DIN 58124, Satchels – Requirements and testing, describes the properties that a satchel must possess in order to be considered easily visible, ergonomic and functional. Many satchels on sale fail to satisfy the requirements of the standard, however. In particular, they lack the fluorescent areas that are important for visibility. The argument is that the orange/red and yellow colours familiar from high-visibility vests for drivers are difficult to reconcile with a "cool" design. During revision of the standard, solutions were therefore sought by which the requirements upon both design and visibility could be met. The new edition of the standard published in October 2018 now permits further fluorescent colours such as yellow/green and pink. This provides the manufacturer with more options for design of the satchel. Manufacturers, suppliers, universities, the DIN Consumer Council and TÜV were represented on the standards committee. Since safety on the journey to school is an important issue for the German Social Accident Insurance, the Schools Sub-committee of the DGUV, the Institute for Occupational Safety and Health of the DGUV (IFA) and the KAN Secretariat were also involved.
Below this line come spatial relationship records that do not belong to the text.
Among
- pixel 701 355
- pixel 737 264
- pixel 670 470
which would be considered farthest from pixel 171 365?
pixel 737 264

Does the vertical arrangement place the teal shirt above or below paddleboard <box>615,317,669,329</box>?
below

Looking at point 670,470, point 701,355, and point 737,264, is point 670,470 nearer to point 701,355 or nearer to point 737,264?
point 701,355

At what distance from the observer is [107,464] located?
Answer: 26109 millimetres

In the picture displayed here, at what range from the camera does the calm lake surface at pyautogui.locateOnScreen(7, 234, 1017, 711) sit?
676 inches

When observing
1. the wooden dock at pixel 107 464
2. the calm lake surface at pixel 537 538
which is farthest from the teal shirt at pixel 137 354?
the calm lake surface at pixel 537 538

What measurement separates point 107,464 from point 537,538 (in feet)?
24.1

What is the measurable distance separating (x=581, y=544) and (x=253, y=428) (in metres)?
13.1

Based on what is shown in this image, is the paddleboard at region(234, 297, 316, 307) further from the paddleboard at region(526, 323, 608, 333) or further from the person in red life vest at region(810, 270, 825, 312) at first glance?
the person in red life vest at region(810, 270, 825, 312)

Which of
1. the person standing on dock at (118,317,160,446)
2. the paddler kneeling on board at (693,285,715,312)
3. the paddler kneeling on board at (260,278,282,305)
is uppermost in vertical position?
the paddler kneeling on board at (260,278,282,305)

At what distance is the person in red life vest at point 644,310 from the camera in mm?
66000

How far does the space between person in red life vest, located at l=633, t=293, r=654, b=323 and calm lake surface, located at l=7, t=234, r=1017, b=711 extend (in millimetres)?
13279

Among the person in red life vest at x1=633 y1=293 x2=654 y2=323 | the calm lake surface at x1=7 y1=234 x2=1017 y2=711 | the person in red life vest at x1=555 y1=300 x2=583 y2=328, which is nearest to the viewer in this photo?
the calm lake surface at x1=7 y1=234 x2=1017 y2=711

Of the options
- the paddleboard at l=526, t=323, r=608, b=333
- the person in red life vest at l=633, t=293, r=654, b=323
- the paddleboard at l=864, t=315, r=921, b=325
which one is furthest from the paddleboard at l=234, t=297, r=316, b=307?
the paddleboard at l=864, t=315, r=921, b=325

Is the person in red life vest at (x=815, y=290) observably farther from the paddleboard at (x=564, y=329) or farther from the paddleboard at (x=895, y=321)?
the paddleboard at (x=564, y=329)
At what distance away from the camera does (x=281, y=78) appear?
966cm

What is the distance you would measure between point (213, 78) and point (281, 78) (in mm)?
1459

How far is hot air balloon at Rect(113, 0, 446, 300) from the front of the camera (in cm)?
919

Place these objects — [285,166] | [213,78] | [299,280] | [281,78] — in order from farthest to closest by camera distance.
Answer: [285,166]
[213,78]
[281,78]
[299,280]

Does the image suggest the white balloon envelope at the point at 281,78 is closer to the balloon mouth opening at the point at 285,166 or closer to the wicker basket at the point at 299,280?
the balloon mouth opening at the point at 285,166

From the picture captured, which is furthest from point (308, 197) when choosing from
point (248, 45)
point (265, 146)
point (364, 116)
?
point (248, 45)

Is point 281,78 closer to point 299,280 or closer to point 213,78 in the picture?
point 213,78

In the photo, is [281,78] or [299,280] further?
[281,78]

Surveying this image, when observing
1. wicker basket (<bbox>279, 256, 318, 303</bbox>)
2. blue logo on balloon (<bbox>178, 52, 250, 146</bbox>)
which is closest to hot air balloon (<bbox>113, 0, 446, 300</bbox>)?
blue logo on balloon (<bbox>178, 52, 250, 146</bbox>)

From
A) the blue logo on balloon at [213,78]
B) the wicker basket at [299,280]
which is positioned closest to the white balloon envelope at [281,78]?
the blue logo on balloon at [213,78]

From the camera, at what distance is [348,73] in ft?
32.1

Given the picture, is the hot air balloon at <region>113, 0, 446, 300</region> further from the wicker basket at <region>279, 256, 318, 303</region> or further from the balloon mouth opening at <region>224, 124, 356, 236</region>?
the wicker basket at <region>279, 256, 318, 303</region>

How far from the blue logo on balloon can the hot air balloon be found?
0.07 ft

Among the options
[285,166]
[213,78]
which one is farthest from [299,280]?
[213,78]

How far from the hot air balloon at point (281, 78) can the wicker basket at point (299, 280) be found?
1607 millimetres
Reflective areas on their child's new satchel give many parents a false sense of security. These areas are essential in darkness, and where lighting is poor are often the only thing on the child that a car driver sees. The DIN standard requires these reflective materials to account for at least 10% of the rear and side areas of the satchel. Recent field tests conducted by the IFA show that even the small reflectors that are required by the standard on the straps of the satchel considerably improve visibility from the front. They must however not be obscured by scarves or other items of clothing, or slip too far up on a poorly fitting satchel tipping to the rear.
At the same time, it is often not adequately appreciated that fluorescent surfaces on the satchel are equally important in order for the child to be visible to traffic. The standard requires fluorescent surfaces to account for at least 20% of the rear and side areas of the satchel. These surfaces amplify the ambient light and emit light even when the residual light is low; they are consequently conspicuous during the day and at dusk. Viewed over the year, these are precisely the times of day at which primary school children are most frequently travelling.
Consumer bodies and the German Social Accident Insurance have joined in calling for public information on what aspects should be considered during the selection and use of a satchel. For example, a working group comprising delegates from the German Social Accident Insurance Institutions for the public sector and KAN is producing a leaflet that is to be distributed through kindergartens to parents of pre-school children. Besides visibility, the leaflet also addresses ergonomic and functional aspects. Some progress has been made regarding the ergonomic design of satchels. Well-padded shoulder straps, back elements with geometry adapted to the child's body and adjustable as the child grows, and chest and hip straps assist in distributing the weight effectively. It is important for the child to try on the satchel and for parents to be advised competently to ensure that it is suitable for the child and is properly adjusted.
Parents can obtain information before purchasing by reading test reports from consumer organizations. When purchasing a satchel they should check that a statement of compliance with DIN 58214 appears on the satchel itself or in the user instructions. A GS mark demonstrates that an officially recognized body has checked the satchel's compliance with the safety requirements of the standard.
Other means exist of increasing schoolchildren's visibility, such as high-visibility vests. These are however partly obscured by the satchel. The initial motivation to wear a high-visibility vest also often decreases in the spring and summer. By contrast, the child always has a satchel with them. Visibility, even during the day, is built in when a satchel meets the requirements of the standard. Children's safety therefore begins with the choice of satchel.